# Goal of the exercise
For each line in the data below that holds "path", return a copy.
--- START ---
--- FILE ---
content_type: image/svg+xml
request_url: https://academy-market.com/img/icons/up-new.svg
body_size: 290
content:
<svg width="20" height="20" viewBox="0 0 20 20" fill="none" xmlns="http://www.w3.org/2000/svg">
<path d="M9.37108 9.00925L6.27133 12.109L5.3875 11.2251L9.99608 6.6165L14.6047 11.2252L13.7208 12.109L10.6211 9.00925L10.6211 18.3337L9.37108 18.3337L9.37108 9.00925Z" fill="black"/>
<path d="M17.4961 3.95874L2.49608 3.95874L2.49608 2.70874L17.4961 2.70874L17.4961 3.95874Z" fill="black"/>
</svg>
--- END ---
# Task result
<path d="M9.37108 9.00925L6.27133 12.109L5.3875 11.2251L9.99608 6.6165L14.6047 11.2252L13.7208 12.109L10.6211 9.00925L10.6211 18.3337L9.37108 18.3337L9.37108 9.00925Z" fill="black"/>
<path d="M17.4961 3.95874L2.49608 3.95874L2.49608 2.70874L17.4961 2.70874L17.4961 3.95874Z" fill="black"/>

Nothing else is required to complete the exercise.